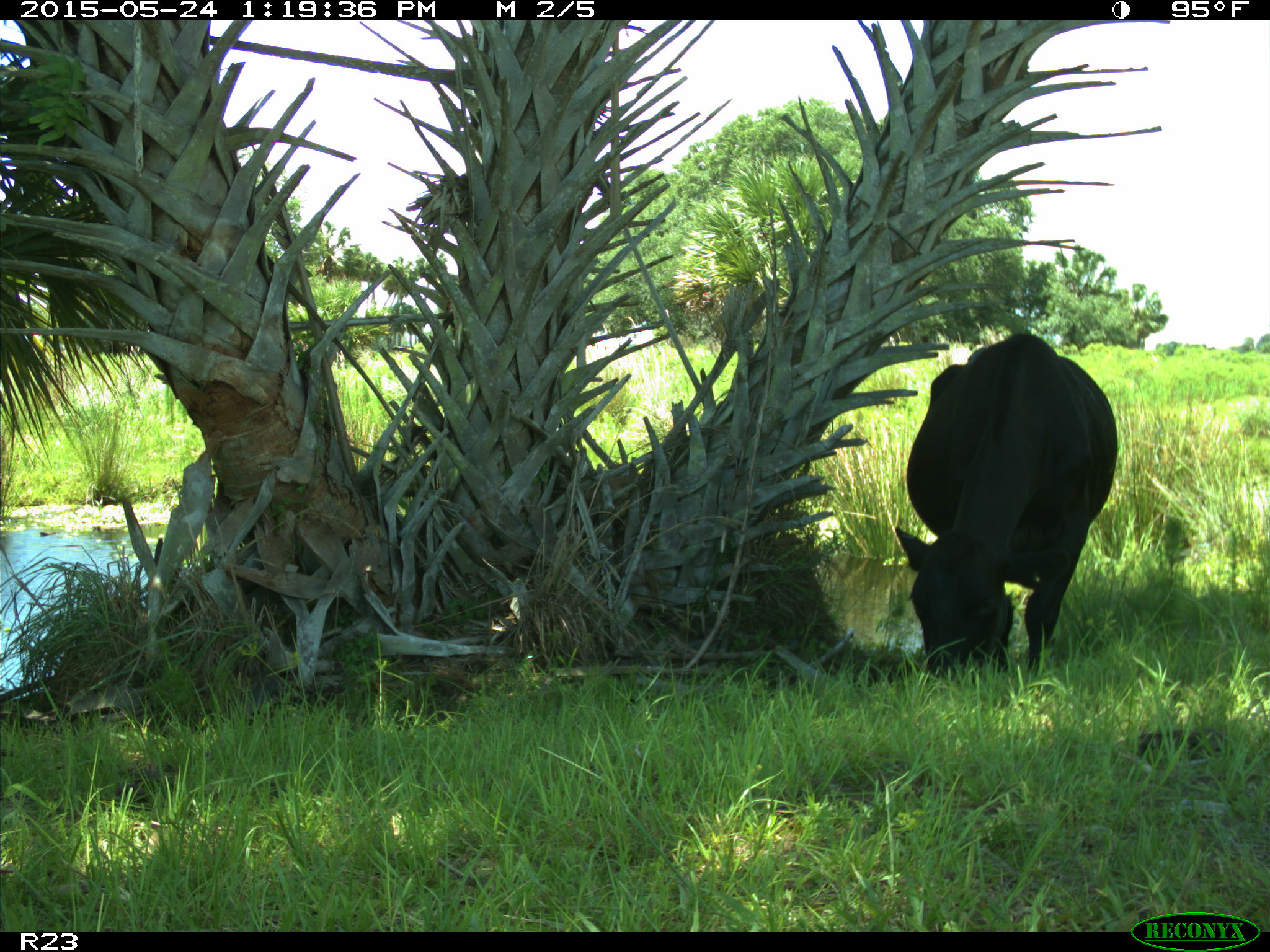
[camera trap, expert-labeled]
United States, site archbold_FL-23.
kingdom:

◇ ◇ ◇ ◇

**Prompt:** All lines of the material above should be returned unchanged, but no pictures should be included.

**Task solution:**
[camera trap, expert-labeled]
United States, site archbold_FL-23.
kingdom:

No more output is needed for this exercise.